Ведущий зачитывал новый сюжет новостей:
«В городе Пампа совершено очередное убийство. Жертвой налётчиков стал молодой парикмахер, который не более месяца проработал подмастерьем в салоне на окраине города. Найденные следы и описания очевидцев поставили следствие в тупик. О неожиданных находках и последствиях налёта расскажет Герман Лавров».
В тёмном помещении мелькали вспышки фотокамер, блестели осколки зеркал на плиточном полу, всюду валялись разбросанные флакончики, машинки, подлокотники и спинки кресел. Стены, пол и потолок были изрезаны глубокими полосами. На фоне сменяющихся кадров заговорил приятный, молодой голос:
«Вчера вечером шестнадцатилетний подмастерье задержался после закрытия парикмахерской. Тогда по версии следствия в салон вошли двое неизвестных, после чего завязалась потасовка. Нападавшие скрылись с места преступления, оставив нетронутыми ценные вещи, аппаратуру и деньги».
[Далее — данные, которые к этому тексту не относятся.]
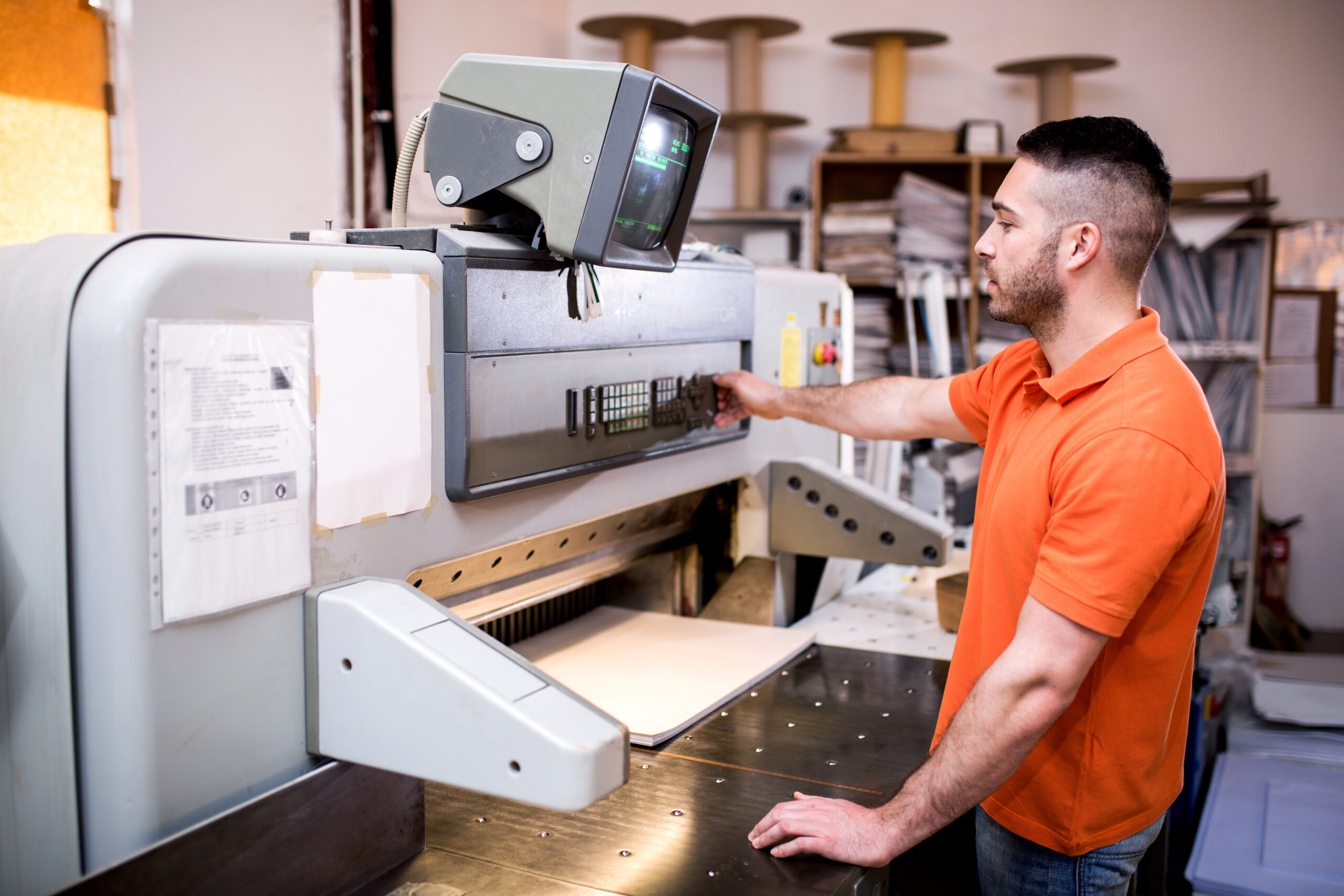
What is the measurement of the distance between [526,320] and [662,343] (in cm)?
35

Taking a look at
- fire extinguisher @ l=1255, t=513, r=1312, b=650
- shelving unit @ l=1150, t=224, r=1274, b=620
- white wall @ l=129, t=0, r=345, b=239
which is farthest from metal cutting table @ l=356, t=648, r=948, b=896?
fire extinguisher @ l=1255, t=513, r=1312, b=650

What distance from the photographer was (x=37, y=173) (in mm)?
2137

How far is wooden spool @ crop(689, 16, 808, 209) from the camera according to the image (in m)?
3.73

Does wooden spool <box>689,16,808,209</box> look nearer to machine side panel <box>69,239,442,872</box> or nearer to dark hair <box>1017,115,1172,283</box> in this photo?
dark hair <box>1017,115,1172,283</box>

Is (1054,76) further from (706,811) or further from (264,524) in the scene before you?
(264,524)

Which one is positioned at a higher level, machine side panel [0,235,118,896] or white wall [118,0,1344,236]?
white wall [118,0,1344,236]

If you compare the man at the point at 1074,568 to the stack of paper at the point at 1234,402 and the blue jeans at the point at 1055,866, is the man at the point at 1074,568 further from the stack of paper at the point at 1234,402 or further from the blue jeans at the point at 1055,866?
the stack of paper at the point at 1234,402

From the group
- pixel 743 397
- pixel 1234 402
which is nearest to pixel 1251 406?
A: pixel 1234 402

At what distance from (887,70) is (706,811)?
10.4 feet

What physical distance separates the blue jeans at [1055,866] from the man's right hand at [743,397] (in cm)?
71

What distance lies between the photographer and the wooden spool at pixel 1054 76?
11.9 ft

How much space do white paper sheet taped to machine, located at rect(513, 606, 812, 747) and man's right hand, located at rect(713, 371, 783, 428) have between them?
359mm

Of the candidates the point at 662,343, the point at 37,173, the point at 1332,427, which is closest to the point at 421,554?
the point at 662,343

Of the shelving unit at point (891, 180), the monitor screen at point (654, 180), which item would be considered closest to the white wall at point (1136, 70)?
the shelving unit at point (891, 180)
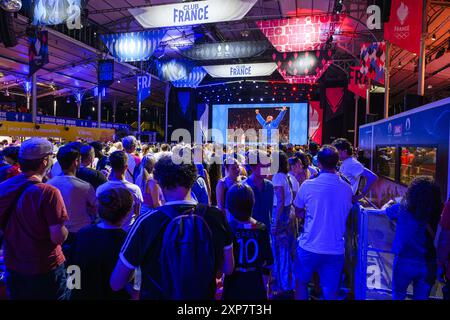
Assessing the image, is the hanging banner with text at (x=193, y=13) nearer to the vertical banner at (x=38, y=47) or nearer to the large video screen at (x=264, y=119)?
the vertical banner at (x=38, y=47)

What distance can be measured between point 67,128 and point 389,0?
1211 cm

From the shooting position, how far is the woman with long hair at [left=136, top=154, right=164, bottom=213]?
11.5 feet

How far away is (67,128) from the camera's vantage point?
42.8 ft

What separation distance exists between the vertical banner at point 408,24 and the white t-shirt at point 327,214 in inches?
179

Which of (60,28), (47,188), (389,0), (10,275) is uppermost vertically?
(60,28)

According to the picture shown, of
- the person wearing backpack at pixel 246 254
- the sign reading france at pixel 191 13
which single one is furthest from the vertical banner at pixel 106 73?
the person wearing backpack at pixel 246 254

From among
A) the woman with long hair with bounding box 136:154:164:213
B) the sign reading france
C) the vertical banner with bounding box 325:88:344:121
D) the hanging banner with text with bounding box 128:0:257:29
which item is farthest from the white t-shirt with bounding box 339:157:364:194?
the vertical banner with bounding box 325:88:344:121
Кадр сменился — немолодая женщина с объёмной причёской пшеничных волос показывала пальцем в переулок и возмущалась:
«Вот он туда побежал весь в чёрном, худой, невысокий. Одно слово — малолетнее хулиганьё. Лица я не разглядела. Он меня сбил, когда я мимо парикмахерской проходила. Выбежал…он плакал, ревел прям».